▸ THE TASK
Copy out, word for word, the lines of the records from the one containing "Here in this" up to and including the final line of the records, and nothing else.

▸ SUPPLIED INFORMATION
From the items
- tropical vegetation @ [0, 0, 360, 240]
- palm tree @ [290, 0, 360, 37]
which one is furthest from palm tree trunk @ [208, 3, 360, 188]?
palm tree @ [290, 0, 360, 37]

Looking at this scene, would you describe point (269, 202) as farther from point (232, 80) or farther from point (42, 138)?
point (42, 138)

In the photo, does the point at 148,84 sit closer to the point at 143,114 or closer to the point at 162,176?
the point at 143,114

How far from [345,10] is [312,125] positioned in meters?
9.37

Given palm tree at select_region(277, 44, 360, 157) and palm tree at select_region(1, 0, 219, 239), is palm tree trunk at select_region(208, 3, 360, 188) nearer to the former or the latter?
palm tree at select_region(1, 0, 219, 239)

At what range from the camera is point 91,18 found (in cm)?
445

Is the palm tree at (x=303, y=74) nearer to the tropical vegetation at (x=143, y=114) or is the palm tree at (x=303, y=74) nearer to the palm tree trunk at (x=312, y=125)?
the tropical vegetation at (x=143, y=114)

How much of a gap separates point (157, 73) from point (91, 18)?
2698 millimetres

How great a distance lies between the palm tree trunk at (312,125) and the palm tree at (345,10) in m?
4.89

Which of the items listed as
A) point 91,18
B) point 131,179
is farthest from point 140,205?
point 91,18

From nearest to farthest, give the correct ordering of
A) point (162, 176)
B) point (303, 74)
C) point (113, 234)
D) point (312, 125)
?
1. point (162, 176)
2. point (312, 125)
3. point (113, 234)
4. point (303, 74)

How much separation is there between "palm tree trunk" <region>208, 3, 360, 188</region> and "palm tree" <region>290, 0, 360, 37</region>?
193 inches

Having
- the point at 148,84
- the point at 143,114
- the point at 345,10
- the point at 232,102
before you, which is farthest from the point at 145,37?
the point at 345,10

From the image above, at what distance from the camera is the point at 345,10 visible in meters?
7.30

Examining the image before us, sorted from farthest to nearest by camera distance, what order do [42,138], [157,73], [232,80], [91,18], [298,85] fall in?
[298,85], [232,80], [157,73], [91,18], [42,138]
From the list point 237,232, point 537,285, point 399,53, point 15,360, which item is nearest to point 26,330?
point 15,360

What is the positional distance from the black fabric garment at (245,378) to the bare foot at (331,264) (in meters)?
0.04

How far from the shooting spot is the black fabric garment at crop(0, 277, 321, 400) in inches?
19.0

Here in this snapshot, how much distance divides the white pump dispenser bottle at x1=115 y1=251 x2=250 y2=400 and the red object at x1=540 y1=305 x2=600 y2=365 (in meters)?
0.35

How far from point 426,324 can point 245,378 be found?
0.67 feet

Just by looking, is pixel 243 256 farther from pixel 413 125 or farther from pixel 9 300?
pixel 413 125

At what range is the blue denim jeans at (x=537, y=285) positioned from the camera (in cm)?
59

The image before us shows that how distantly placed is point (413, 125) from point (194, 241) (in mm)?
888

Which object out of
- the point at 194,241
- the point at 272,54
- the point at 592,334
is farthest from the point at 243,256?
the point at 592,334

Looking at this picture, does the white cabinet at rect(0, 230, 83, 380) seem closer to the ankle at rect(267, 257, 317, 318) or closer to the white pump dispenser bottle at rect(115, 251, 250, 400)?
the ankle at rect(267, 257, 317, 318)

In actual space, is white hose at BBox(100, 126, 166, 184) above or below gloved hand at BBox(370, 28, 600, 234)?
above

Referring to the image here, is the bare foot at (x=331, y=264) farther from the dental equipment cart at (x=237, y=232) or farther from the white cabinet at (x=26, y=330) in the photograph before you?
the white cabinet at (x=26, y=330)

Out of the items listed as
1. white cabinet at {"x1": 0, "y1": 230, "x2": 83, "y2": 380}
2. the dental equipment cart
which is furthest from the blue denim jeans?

▸ EXERCISE SOLUTION
Here in this snapshot, how much distance divides the white pump dispenser bottle at x1=115 y1=251 x2=250 y2=400 and the red object at x1=540 y1=305 x2=600 y2=365 (in meters)?
0.35

How far from point 426,324 can point 245,378 be found?
0.67 feet

Just by looking, is pixel 243 256 farther from pixel 413 125 or farther from pixel 9 300?
pixel 413 125

At what range is the blue denim jeans at (x=537, y=285) positioned from the camera (in cm)?
59

The image before us shows that how distantly placed is point (413, 125) from point (194, 241) (in mm)?
888

Which object out of
- the point at 194,241
- the point at 272,54
- the point at 592,334
is farthest from the point at 243,256?
the point at 592,334

Looking at this picture, does the white cabinet at rect(0, 230, 83, 380) seem closer to the ankle at rect(267, 257, 317, 318) or closer to the white pump dispenser bottle at rect(115, 251, 250, 400)?
the ankle at rect(267, 257, 317, 318)

In actual space, is white hose at BBox(100, 126, 166, 184) above or below gloved hand at BBox(370, 28, 600, 234)?
above

Referring to the image here, is the bare foot at (x=331, y=264) farther from the dental equipment cart at (x=237, y=232) or farther from the white cabinet at (x=26, y=330) in the photograph before you?
the white cabinet at (x=26, y=330)

Out of the items listed as
1. white cabinet at {"x1": 0, "y1": 230, "x2": 83, "y2": 380}
2. the dental equipment cart
which is furthest from the blue denim jeans?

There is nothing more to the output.